UPDATED: The latest version of the open source office suite is now open for business in what can potentially be a wedge against Microsoft Office.

In beta testing since the spring and more recently available as a release candidate, OpenOffice.org 2.0 is now finalized and ready for download, according to officials at the open source project Thursday.

Developers have taken great pains to make OpenOffice and its components more user-friendly and recognizable to novice users, as the new version is a major upgrade both in terms of look-and-feel and functionality.

New users are no longer required to extract the zipped installation package after download and hunt for the setup executable among the other files. Instead, the program auto-installs when it's double-clicked.

Program names have been given a face-lift, as well. In a new twist, users who upgrade can import their settings from previous editions of the software suite.

Text document, Presentation, Spreadsheet and Drawing in version 1.1.5 are now Writer, Impress, Calc and Draw, respectively.

Version 2.0 features a database as one of the main components of the product suite. Officials said database tools were in previous editions, but were hidden deep in the program. The program, Base, uses a HSQLDB database engine and can be used to view MySQL, Access, ADO and Adabas D files.

As a first-time component of the OpenOffice suite, it's not a full-featured database, but allows users to create new tables, maintain indexes, view tables and edit records.

The software suite now includes default support for the OpenDocument standard. Documents, presentations and spreadsheets in the software suite were previously saved by default in the OpenOffice 1.0 file format.

The Commonwealth of Massachusetts recently instituted an IT policy that requires all documents used by its government agencies to be saved, by default, in the OpenDocument standard ratified earlier this year by the Organization for the Advancement of Structured Information Standards (OASIS).

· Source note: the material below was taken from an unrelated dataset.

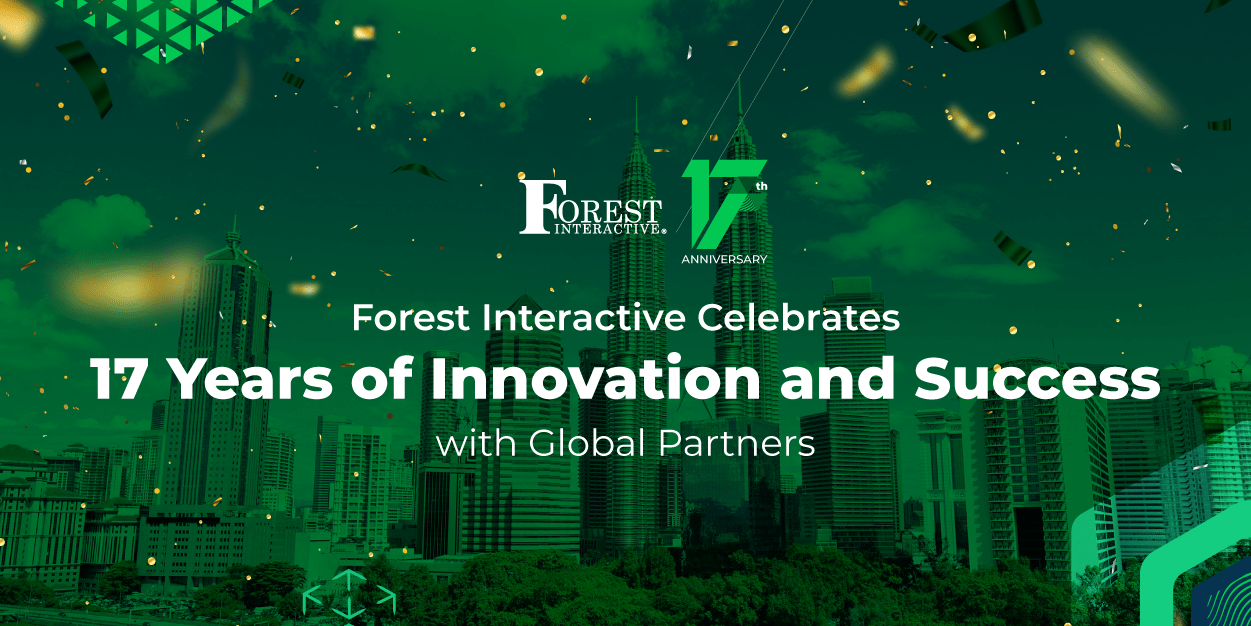 FOREST INTERACTIVE®

17th ANNIVERSARY

Forest Interactive Celebrates
17 Years of Innovation and Success
with Global Partners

The move essentially cut Microsoft Office out of the commonwealth's government office as Microsoft said it is not currently supporting OpenDocument in the upcoming Office 12. It also placed a spotlight on the office suites that do support the standard, currently OpenOffice.org, StarOffice, Linux- and Unix-based KOffice and IBM Workplace.

One of the biggest draws to OpenOffice in the past has been its compatibility in opening and viewing Office documents, whether it's a PowerPoint presentation, Excel file or Word document.

Officials said version 2.0 contains significant improvements in compatibility to features found in other office suites. The latest version also includes import support for Corel WordPerfect documents.

Other feature enhancements in OpenOffice.org 2.0 include:

  • Digital signatures can be applied to documents.
  • The word-count feature has been moved to the Tools section and expanded.
  • The PDF export function now lets users link, index and use transition effects. Size and quality can now be modified upon export.
  • Calc now supports up to 65,536 rows of data and includes more data-analysis improvements to its DataPilot feature.

"OpenOffice.org is on a path toward being the most popular office suite the world has ever seen; providing users with safety, choice, and an opportunity to participate in one of the broadest community efforts the Internet has ever seen," said Jonathan Schwartz, Sun Microsystems president and CEO, in a statement.

Germany-based StarDivision acquired the OpenOffice technology in 1999. Sun, in turn, launched OpenOffice.org and licensed the office suite under the GNU Lesser GPL (LGPL).

Sun develops a commercial version of OpenOffice called StarOffice.